• **TASK BRIEF**:
Answer these questions using the Kubernetes passage:
1. If no extra options are set, what do pods in Kubernetes not have by default?
2. In which version is the Priority and Preemption feature set in alpha?
3. What is the name of the live broadcast the speaker does every Friday?

• **QUOTED PASSAGE**:
#####
The next thing is there is a question of capacity by default, if you don’t set any extra options then pods in Kubernetes will not have any sort of limits or requests so that means that Kubernetes will continue to try and put more and more work on to the set of nodes without having an idea of when a node is formed. So it’s easy at that point to overload the node especially if you do something like run out of memory and have swapping turned on, it can quickly essentially if you are not careful, could weigh more on a node than that node can handle. So that’s something to keep in mind is that having a quota and resource limits end up being a critical thing for running a reliable cluster. The next issue then is what happens when your cluster is full, what happens when you can no longer put anything on to a cluster. In that case, you will have pods that won’t schedule because there is no room for them to actually fit anywhere. And you generally want to have some extra capacity in your cluster such that if a node fails, all the work that was running on that node that’s critical, can be scheduled on to a spare capacity someplace else on the cluster. So you generally want to have a little bit of slack in your cluster, to deal with some level of failure they can see as you run larger and larger clusters.

If you are running in a cloud environment, there are ways to do cloud autoscaling where you can increase the size of your cluster. The way that those things are typically done today is, it creates a relatively tight coupling between the cluster autoscale and the underlying cloud implementation. There is an effort underway and I did a live broadcast, I do one every Friday called TGI Kubernetes. I did one on this thing called the cluster API which promises to provide a more generic way to approach doing cluster autoscaling. And then the last thing that I want to do is, especially this comes into account when a cluster is full. The last thing I want to mention is that it’s in alpha in 1.9 but hopefully moving to beta soon, is a set of features called Priority and Preemption. And this is the idea that you can tell Kubernetes which jobs are more critical than other jobs. And if there is no room to schedule a critical job, it will evict or essentially kill a less critical job that’s called preemption. So it will pre-empty the less critical job so that the stuff that really needs to run can run.
#####
(Spatial relation data)

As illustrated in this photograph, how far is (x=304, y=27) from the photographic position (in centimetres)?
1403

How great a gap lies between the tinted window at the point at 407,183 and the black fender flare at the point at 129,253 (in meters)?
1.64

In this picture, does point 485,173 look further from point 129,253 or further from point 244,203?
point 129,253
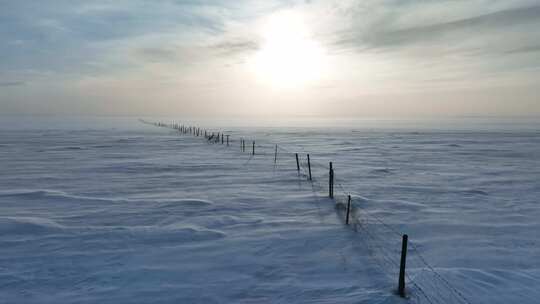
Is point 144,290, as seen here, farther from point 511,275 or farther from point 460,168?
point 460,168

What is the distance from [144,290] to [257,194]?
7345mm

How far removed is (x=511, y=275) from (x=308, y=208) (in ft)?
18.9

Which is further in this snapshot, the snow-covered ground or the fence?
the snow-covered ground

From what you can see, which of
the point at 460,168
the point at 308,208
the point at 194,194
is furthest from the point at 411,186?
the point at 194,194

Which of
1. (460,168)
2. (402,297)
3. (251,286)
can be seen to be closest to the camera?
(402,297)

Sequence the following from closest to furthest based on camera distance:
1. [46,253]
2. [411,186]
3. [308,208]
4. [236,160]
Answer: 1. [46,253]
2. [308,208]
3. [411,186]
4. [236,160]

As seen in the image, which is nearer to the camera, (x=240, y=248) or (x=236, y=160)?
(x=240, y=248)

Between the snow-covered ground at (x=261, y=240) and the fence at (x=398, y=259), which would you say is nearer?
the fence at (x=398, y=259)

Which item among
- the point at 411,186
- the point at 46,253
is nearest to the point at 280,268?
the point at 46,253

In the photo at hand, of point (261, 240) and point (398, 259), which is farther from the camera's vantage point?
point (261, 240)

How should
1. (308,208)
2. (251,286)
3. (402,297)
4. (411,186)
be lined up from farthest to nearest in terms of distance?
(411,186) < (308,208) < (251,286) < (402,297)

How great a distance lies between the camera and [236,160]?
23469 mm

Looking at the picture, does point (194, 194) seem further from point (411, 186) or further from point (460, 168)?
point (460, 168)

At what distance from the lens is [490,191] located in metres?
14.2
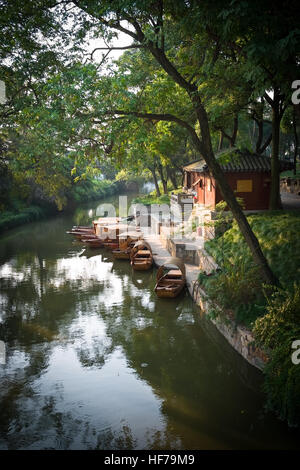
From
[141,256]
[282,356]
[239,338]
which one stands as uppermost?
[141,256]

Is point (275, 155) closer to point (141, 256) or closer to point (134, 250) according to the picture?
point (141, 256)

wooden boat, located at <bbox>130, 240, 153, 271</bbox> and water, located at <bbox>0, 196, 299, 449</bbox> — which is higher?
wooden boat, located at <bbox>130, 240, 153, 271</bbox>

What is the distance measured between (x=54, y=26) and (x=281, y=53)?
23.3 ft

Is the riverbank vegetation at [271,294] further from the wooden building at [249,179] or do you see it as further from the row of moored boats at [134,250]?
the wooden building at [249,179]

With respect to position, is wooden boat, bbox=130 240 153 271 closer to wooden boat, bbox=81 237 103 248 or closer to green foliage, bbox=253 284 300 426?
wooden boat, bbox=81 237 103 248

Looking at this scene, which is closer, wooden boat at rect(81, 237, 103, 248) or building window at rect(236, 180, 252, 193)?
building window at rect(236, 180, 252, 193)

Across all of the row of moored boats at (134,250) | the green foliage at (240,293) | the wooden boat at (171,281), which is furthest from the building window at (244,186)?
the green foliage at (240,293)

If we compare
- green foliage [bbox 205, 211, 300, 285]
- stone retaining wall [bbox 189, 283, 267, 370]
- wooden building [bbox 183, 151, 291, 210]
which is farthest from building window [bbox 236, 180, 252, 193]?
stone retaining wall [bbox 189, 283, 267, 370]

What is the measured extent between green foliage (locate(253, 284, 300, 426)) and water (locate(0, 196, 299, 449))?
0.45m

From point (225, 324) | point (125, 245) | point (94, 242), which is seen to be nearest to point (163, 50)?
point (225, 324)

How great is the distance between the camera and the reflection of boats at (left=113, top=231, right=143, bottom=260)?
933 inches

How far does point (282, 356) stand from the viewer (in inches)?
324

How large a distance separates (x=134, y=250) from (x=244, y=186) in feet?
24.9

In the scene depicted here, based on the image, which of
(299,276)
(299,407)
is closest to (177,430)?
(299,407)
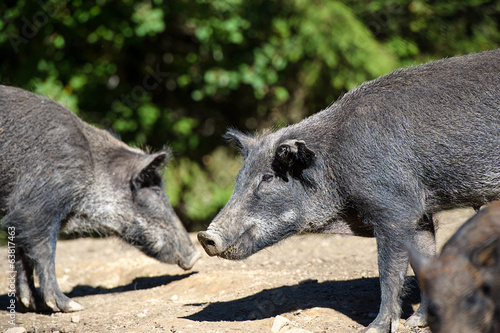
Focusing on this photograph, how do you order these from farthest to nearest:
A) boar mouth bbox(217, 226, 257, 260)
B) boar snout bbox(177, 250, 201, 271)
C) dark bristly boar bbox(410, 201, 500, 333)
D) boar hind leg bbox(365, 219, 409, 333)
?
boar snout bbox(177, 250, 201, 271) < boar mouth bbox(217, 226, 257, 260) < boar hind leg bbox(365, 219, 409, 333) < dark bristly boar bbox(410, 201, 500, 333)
#####
• **TASK RESPONSE**:
1. Any sort of limits or requests.
2. 1.9.
3. TGI Kubernetes.